The Dancing Plague of 1518: When an Entire City Danced Itself to Exhaustion
In the summer of 1518, something extraordinary and terrifying began unfolding on the streets of Strasbourg. It started with a single woman, known to history only as Frau Troffea, who stepped into a narrow street and began to dance. But this was no ordinary dance — it was frantic, uncontrollable, and seemingly endless.
For six straight days, Frau Troffea danced until her feet bled and her body was bruised and battered. Authorities eventually intervened, taking her to a holy shrine in hopes of divine intervention. But their troubles were just beginning.
The Contagion Spreads
Within days of Frau Troffea’s removal, 34 more people were seized by the same irrepressible urge to dance. The affliction spread like wildfire through the medieval city, eventually consuming between 50 and 400 people in what became known as the Dancing Plague of 1518.
The dancers moved in ways that witnesses described as wild, frenzied, and otherworldly. They jerked and writhed to music that only they could hear, screaming and crying out in apparent agony, yet unable to stop their relentless movement. Many danced until they collapsed from exhaustion, their bloodied feet no longer able to support their weight.
A Medieval Mystery That Baffled Authorities
The Strasbourg outbreak was not an isolated incident. Similar episodes of dancing mania, known as “choreomania” or “St. John’s dance,” had erupted across medieval Europe for centuries. The worst recorded outbreak occurred in 1374, originating in Aachen, Germany, and spreading rapidly along the Rhine River to towns in Belgium and the Netherlands.
During that epidemic, hundreds of villagers took to the streets, dancing in apparent trances for weeks on end. Contemporary accounts from physicians, monks, and chroniclers provide chilling descriptions of people writhing uncontrollably, some claiming to see visions of demons or saints.
Medieval authorities were at a loss. Initially, they tried to help by providing music, thinking it might ease the dancers’ distress. This backfired spectacularly, as the musical accompaniment only seemed to intensify the dancing frenzy. In desperation, officials banned music entirely and began tying dancers to carts for forced pilgrimages to holy sites.
Theories Behind the Madness
At the time, explanations ranged from demonic possession to “overheated blood.” Today, historians and scientists have proposed several theories, though the true cause remains a mystery.
One hypothesis suggests ergot poisoning. This fungus grows on rye and other grains, containing lysergic acid — the same compound found in LSD. Ergotism can cause hallucinations and convulsions, potentially explaining the dancers’ bizarre behavior. However, this theory falls short when considering that dancing mania occurred in regions with different crops and climates, making widespread ergot contamination unlikely.
The most widely accepted explanation today is mass psychogenic illness, also known as mass hysteria. This phenomenon occurs when psychological distress manifests as physical symptoms that spread through a population, particularly during times of extreme stress.
The Perfect Storm of Medieval Misery
The timing of these dancing plagues supports the mass hysteria theory.

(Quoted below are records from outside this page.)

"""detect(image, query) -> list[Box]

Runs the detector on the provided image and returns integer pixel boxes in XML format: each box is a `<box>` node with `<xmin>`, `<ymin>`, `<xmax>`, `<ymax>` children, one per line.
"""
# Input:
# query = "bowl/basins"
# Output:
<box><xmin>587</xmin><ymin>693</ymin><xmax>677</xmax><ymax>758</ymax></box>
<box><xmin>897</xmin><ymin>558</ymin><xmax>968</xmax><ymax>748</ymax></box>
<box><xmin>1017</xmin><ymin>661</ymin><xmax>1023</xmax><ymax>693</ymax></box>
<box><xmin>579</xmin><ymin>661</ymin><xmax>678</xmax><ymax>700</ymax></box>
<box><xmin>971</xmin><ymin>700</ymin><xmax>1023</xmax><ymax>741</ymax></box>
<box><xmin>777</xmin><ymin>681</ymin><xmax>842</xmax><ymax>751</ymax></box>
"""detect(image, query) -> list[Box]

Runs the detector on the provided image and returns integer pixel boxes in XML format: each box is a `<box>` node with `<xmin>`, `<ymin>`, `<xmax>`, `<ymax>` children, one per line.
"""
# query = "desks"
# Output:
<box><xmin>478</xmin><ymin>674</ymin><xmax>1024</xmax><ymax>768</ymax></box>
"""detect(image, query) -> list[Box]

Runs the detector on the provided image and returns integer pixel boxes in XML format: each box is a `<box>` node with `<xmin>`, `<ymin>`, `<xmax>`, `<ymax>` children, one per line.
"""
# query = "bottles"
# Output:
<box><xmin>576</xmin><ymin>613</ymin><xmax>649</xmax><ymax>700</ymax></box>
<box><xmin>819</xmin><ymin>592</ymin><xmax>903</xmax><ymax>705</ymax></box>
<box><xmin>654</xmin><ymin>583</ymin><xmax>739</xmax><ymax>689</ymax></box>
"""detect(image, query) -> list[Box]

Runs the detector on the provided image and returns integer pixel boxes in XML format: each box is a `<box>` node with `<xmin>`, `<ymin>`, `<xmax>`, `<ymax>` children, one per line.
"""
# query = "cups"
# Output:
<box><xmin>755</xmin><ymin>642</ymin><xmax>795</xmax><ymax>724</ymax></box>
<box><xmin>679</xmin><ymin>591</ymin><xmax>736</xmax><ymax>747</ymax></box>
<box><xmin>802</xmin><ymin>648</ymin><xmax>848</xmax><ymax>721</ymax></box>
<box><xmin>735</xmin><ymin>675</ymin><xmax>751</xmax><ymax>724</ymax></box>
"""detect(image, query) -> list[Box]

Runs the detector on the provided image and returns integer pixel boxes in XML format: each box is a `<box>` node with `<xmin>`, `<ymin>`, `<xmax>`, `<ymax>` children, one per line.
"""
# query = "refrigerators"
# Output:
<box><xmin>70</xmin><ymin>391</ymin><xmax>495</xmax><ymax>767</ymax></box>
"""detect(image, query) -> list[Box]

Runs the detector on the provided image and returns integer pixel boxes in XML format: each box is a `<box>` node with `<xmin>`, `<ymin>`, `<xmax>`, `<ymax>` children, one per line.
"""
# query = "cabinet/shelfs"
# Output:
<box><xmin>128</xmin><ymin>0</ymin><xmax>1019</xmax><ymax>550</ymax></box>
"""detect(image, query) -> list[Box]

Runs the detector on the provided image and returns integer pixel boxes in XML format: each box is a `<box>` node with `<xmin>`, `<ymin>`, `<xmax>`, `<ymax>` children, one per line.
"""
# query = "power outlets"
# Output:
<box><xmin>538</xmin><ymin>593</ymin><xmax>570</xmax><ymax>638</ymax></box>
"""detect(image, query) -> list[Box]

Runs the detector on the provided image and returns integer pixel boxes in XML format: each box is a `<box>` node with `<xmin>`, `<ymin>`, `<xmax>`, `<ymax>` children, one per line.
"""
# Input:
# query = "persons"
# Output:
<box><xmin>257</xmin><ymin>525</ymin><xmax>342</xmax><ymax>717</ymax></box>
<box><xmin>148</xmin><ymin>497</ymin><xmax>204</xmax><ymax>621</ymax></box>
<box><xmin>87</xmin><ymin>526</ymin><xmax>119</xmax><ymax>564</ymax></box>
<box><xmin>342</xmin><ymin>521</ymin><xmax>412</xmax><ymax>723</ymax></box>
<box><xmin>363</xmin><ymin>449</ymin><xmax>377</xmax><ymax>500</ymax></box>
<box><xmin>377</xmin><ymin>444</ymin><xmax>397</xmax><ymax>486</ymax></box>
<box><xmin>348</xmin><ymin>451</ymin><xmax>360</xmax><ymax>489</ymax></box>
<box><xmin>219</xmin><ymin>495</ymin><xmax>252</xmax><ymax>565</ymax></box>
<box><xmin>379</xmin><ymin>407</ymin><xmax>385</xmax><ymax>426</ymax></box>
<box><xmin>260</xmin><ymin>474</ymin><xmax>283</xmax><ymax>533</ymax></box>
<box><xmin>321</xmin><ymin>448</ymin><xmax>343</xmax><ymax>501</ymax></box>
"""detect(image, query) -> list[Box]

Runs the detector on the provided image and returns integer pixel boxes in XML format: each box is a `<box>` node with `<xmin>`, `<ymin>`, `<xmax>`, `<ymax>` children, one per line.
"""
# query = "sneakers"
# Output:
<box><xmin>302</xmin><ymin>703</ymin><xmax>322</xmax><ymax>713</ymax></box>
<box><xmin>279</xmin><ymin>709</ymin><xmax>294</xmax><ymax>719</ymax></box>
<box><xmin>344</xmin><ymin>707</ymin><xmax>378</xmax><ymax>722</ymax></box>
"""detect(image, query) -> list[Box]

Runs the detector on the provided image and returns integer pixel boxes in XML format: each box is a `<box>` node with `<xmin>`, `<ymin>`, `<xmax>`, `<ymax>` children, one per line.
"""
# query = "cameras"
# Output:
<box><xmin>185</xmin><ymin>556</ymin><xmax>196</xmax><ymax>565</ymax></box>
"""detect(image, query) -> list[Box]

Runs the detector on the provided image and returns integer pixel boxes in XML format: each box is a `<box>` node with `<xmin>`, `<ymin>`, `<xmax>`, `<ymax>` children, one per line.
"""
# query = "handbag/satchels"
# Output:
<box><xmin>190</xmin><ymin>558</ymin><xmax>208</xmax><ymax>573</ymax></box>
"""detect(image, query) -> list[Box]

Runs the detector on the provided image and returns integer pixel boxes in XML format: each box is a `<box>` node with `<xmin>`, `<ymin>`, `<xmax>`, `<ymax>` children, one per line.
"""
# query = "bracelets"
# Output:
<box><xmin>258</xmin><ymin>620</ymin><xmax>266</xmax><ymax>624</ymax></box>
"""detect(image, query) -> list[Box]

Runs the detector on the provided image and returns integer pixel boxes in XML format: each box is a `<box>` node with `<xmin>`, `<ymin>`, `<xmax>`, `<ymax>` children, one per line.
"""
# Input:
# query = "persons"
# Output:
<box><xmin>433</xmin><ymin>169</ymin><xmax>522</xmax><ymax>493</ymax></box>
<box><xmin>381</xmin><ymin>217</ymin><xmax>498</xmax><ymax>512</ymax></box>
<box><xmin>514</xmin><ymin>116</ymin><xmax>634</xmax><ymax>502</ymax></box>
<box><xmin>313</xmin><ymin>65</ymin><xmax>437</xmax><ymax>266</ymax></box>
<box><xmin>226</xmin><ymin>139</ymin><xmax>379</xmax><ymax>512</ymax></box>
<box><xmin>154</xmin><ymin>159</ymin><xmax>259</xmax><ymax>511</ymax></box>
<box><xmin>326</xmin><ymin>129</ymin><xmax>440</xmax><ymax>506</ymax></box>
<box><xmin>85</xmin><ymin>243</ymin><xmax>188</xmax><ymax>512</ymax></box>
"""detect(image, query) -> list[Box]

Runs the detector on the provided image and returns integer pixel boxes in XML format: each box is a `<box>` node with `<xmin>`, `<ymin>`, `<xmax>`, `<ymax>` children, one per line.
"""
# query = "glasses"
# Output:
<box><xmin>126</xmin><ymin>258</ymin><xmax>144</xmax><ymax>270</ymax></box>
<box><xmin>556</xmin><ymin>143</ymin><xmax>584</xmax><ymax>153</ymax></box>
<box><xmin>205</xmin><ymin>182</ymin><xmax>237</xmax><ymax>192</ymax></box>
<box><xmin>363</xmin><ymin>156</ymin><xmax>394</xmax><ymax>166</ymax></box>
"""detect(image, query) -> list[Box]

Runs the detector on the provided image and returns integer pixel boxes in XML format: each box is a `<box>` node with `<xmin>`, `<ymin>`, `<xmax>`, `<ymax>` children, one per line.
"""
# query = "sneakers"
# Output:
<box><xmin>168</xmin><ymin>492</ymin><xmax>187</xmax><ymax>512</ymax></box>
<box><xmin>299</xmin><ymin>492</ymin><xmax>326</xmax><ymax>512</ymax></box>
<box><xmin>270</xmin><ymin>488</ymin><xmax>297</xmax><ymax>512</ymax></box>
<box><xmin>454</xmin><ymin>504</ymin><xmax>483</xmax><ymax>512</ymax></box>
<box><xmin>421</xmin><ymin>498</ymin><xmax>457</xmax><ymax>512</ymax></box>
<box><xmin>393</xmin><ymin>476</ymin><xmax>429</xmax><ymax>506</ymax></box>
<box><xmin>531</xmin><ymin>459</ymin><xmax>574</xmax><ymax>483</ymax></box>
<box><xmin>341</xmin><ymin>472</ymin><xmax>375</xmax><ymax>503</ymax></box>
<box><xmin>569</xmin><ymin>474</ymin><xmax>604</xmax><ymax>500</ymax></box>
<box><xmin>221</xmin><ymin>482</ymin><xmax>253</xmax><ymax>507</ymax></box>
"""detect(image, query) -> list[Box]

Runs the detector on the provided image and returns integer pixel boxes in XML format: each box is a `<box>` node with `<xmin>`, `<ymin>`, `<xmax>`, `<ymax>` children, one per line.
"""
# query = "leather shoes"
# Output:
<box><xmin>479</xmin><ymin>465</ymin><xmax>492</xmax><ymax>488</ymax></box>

The 1374 outbreak followed devastating floods along the Rhine River, with chronicles describing water rising 34 feet and dead horses floating through town streets. Similarly, the decade before the 1518 Strasbourg incident was marked by famine, disease, and widespread suffering.
Crucially, dancing mania only struck communities that believed in such curses. In 1374, victims believed they were cursed by the Devil and desperately sought divine intervention through exorcism. The people of Strasbourg in 1518 believed they were afflicted by Saint Vitus’s curse, and their behavior matched the conventions of that particular legend.
These traumatized, impoverished communities were psychologically primed for epidemic possession. When one person succumbed to the overwhelming stress through uncontrollable dancing, others followed suit, creating a self-reinforcing cycle of collective hysteria.
The End of an Era
The dancing plagues mysteriously disappeared by the mid-17th century, never to return. As medieval superstitions gave way to more rational worldviews, the cultural conditions that enabled such mass hysteria events gradually faded.
The Dancing Plague of 1518 stands as a haunting reminder of humanity’s capacity for collective psychological experiences. In an age when we understand more about the mind than ever before, these medieval episodes continue to fascinate and perplex us — a testament to the enduring mysteries of human behavior under extreme stress.
Perhaps most remarkably, no contemporary sources mention any deaths during the 1518 outbreak, despite later claims that up to 15 people died daily at the epidemic’s peak. The true toll of the dancing plague may have been measured not in lives lost, but in a community’s desperate attempt to cope with overwhelming hardship through one of history’s strangest collective experiences.